EXERCISE DESCRIPTION: Make your reply a word-for-word repeat of the records.

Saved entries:
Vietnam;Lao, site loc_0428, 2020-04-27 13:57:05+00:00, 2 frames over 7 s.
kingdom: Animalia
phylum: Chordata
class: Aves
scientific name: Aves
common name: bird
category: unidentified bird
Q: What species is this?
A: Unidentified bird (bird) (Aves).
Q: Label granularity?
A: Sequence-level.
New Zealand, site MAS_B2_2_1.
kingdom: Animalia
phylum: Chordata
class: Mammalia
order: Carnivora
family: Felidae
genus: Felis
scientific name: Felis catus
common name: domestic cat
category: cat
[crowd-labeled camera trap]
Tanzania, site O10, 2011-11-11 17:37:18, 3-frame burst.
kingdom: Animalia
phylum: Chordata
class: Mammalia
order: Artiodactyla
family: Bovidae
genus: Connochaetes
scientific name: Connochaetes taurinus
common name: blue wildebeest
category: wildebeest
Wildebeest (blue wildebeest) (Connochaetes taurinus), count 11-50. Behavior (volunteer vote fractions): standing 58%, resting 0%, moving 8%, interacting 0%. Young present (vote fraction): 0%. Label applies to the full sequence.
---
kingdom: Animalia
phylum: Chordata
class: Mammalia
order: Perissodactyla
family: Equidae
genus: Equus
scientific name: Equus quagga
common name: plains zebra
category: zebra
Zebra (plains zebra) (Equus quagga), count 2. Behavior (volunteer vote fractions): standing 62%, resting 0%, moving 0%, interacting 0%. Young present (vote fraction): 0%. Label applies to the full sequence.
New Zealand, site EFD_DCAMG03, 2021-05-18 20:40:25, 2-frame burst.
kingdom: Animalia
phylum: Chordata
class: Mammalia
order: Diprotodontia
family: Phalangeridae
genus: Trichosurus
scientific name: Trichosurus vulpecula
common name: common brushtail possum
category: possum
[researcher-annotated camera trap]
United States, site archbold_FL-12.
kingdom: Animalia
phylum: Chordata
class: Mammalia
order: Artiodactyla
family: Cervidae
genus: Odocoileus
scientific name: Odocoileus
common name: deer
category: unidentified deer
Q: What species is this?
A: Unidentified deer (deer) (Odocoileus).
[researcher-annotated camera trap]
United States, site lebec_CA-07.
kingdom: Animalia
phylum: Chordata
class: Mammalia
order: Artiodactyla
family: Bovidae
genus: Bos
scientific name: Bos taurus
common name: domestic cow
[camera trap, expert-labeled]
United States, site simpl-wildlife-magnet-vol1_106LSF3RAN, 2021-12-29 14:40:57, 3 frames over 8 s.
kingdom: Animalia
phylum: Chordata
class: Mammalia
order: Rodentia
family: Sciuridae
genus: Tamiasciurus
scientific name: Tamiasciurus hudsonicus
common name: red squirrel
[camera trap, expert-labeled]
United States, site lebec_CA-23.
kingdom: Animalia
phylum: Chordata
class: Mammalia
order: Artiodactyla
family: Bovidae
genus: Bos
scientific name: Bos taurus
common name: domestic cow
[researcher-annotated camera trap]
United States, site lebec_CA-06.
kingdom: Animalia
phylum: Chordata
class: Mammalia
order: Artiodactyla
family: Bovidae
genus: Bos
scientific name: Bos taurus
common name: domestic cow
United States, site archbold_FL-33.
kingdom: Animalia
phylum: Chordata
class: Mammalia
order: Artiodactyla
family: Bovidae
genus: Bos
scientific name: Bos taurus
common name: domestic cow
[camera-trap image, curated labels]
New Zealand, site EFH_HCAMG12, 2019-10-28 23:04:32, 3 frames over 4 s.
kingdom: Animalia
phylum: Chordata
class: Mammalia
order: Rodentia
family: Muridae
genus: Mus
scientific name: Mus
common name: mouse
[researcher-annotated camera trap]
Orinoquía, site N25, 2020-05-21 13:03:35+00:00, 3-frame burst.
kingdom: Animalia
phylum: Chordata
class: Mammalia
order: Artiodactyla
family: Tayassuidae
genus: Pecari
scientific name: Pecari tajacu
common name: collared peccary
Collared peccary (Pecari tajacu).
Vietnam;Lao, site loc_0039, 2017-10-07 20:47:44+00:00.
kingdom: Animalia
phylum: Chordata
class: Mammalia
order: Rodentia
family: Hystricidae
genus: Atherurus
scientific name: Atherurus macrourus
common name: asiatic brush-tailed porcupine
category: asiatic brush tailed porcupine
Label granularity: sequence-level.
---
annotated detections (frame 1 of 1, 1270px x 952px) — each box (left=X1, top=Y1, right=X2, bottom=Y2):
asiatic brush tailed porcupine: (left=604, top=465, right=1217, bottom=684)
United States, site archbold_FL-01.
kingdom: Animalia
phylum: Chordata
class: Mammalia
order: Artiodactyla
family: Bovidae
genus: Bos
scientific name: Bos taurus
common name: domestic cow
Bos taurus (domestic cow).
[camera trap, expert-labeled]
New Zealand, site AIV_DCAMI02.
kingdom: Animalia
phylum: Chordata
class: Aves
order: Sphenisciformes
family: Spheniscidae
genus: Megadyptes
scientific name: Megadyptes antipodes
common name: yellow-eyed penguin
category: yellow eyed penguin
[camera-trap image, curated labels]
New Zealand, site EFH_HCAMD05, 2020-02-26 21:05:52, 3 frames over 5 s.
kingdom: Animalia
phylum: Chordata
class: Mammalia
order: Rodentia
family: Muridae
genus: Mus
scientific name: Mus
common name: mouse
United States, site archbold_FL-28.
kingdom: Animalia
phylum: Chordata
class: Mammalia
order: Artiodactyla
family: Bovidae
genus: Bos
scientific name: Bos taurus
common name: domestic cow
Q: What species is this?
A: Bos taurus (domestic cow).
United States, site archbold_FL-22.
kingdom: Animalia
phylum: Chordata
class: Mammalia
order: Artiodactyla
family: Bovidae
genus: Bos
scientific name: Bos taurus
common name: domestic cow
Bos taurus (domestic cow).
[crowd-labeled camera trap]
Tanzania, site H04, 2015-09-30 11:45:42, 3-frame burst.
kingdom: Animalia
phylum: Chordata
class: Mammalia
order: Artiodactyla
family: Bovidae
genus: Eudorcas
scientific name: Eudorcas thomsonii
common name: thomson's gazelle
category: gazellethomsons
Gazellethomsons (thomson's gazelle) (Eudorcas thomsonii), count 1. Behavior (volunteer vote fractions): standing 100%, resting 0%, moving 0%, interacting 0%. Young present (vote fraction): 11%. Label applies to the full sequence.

ANSWER TO THIS EXERCISE:
Vietnam;Lao, site loc_0428, 2020-04-27 13:57:05+00:00, 2 frames over 7 s.
kingdom: Animalia
phylum: Chordata
class: Aves
scientific name: Aves
common name: bird
category: unidentified bird
Q: What species is this?
A: Unidentified bird (bird) (Aves).
Q: Label granularity?
A: Sequence-level.
New Zealand, site MAS_B2_2_1.
kingdom: Animalia
phylum: Chordata
class: Mammalia
order: Carnivora
family: Felidae
genus: Felis
scientific name: Felis catus
common name: domestic cat
category: cat
[crowd-labeled camera trap]
Tanzania, site O10, 2011-11-11 17:37:18, 3-frame burst.
kingdom: Animalia
phylum: Chordata
class: Mammalia
order: Artiodactyla
family: Bovidae
genus: Connochaetes
scientific name: Connochaetes taurinus
common name: blue wildebeest
category: wildebeest
Wildebeest (blue wildebeest) (Connochaetes taurinus), count 11-50. Behavior (volunteer vote fractions): standing 58%, resting 0%, moving 8%, interacting 0%. Young present (vote fraction): 0%. Label applies to the full sequence.
---
kingdom: Animalia
phylum: Chordata
class: Mammalia
order: Perissodactyla
family: Equidae
genus: Equus
scientific name: Equus quagga
common name: plains zebra
category: zebra
Zebra (plains zebra) (Equus quagga), count 2. Behavior (volunteer vote fractions): standing 62%, resting 0%, moving 0%, interacting 0%. Young present (vote fraction): 0%. Label applies to the full sequence.
New Zealand, site EFD_DCAMG03, 2021-05-18 20:40:25, 2-frame burst.
kingdom: Animalia
phylum: Chordata
class: Mammalia
order: Diprotodontia
family: Phalangeridae
genus: Trichosurus
scientific name: Trichosurus vulpecula
common name: common brushtail possum
category: possum
[researcher-annotated camera trap]
United States, site archbold_FL-12.
kingdom: Animalia
phylum: Chordata
class: Mammalia
order: Artiodactyla
family: Cervidae
genus: Odocoileus
scientific name: Odocoileus
common name: deer
category: unidentified deer
Q: What species is this?
A: Unidentified deer (deer) (Odocoileus).
[researcher-annotated camera trap]
United States, site lebec_CA-07.
kingdom: Animalia
phylum: Chordata
class: Mammalia
order: Artiodactyla
family: Bovidae
genus: Bos
scientific name: Bos taurus
common name: domestic cow
[camera trap, expert-labeled]
United States, site simpl-wildlife-magnet-vol1_106LSF3RAN, 2021-12-29 14:40:57, 3 frames over 8 s.
kingdom: Animalia
phylum: Chordata
class: Mammalia
order: Rodentia
family: Sciuridae
genus: Tamiasciurus
scientific name: Tamiasciurus hudsonicus
common name: red squirrel
[camera trap, expert-labeled]
United States, site lebec_CA-23.
kingdom: Animalia
phylum: Chordata
class: Mammalia
order: Artiodactyla
family: Bovidae
genus: Bos
scientific name: Bos taurus
common name: domestic cow
[researcher-annotated camera trap]
United States, site lebec_CA-06.
kingdom: Animalia
phylum: Chordata
class: Mammalia
order: Artiodactyla
family: Bovidae
genus: Bos
scientific name: Bos taurus
common name: domestic cow
United States, site archbold_FL-33.
kingdom: Animalia
phylum: Chordata
class: Mammalia
order: Artiodactyla
family: Bovidae
genus: Bos
scientific name: Bos taurus
common name: domestic cow
[camera-trap image, curated labels]
New Zealand, site EFH_HCAMG12, 2019-10-28 23:04:32, 3 frames over 4 s.
kingdom: Animalia
phylum: Chordata
class: Mammalia
order: Rodentia
family: Muridae
genus: Mus
scientific name: Mus
common name: mouse
[researcher-annotated camera trap]
Orinoquía, site N25, 2020-05-21 13:03:35+00:00, 3-frame burst.
kingdom: Animalia
phylum: Chordata
class: Mammalia
order: Artiodactyla
family: Tayassuidae
genus: Pecari
scientific name: Pecari tajacu
common name: collared peccary
Collared peccary (Pecari tajacu).
Vietnam;Lao, site loc_0039, 2017-10-07 20:47:44+00:00.
kingdom: Animalia
phylum: Chordata
class: Mammalia
order: Rodentia
family: Hystricidae
genus: Atherurus
scientific name: Atherurus macrourus
common name: asiatic brush-tailed porcupine
category: asiatic brush tailed porcupine
Label granularity: sequence-level.
---
annotated detections (frame 1 of 1, 1270px x 952px) — each box (left=X1, top=Y1, right=X2, bottom=Y2):
asiatic brush tailed porcupine: (left=604, top=465, right=1217, bottom=684)
United States, site archbold_FL-01.
kingdom: Animalia
phylum: Chordata
class: Mammalia
order: Artiodactyla
family: Bovidae
genus: Bos
scientific name: Bos taurus
common name: domestic cow
Bos taurus (domestic cow).
[camera trap, expert-labeled]
New Zealand, site AIV_DCAMI02.
kingdom: Animalia
phylum: Chordata
class: Aves
order: Sphenisciformes
family: Spheniscidae
genus: Megadyptes
scientific name: Megadyptes antipodes
common name: yellow-eyed penguin
category: yellow eyed penguin
[camera-trap image, curated labels]
New Zealand, site EFH_HCAMD05, 2020-02-26 21:05:52, 3 frames over 5 s.
kingdom: Animalia
phylum: Chordata
class: Mammalia
order: Rodentia
family: Muridae
genus: Mus
scientific name: Mus
common name: mouse
United States, site archbold_FL-28.
kingdom: Animalia
phylum: Chordata
class: Mammalia
order: Artiodactyla
family: Bovidae
genus: Bos
scientific name: Bos taurus
common name: domestic cow
Q: What species is this?
A: Bos taurus (domestic cow).
United States, site archbold_FL-22.
kingdom: Animalia
phylum: Chordata
class: Mammalia
order: Artiodactyla
family: Bovidae
genus: Bos
scientific name: Bos taurus
common name: domestic cow
Bos taurus (domestic cow).
[crowd-labeled camera trap]
Tanzania, site H04, 2015-09-30 11:45:42, 3-frame burst.
kingdom: Animalia
phylum: Chordata
class: Mammalia
order: Artiodactyla
family: Bovidae
genus: Eudorcas
scientific name: Eudorcas thomsonii
common name: thomson's gazelle
category: gazellethomsons
Gazellethomsons (thomson's gazelle) (Eudorcas thomsonii), count 1. Behavior (volunteer vote fractions): standing 100%, resting 0%, moving 0%, interacting 0%. Young present (vote fraction): 11%. Label applies to the full sequence.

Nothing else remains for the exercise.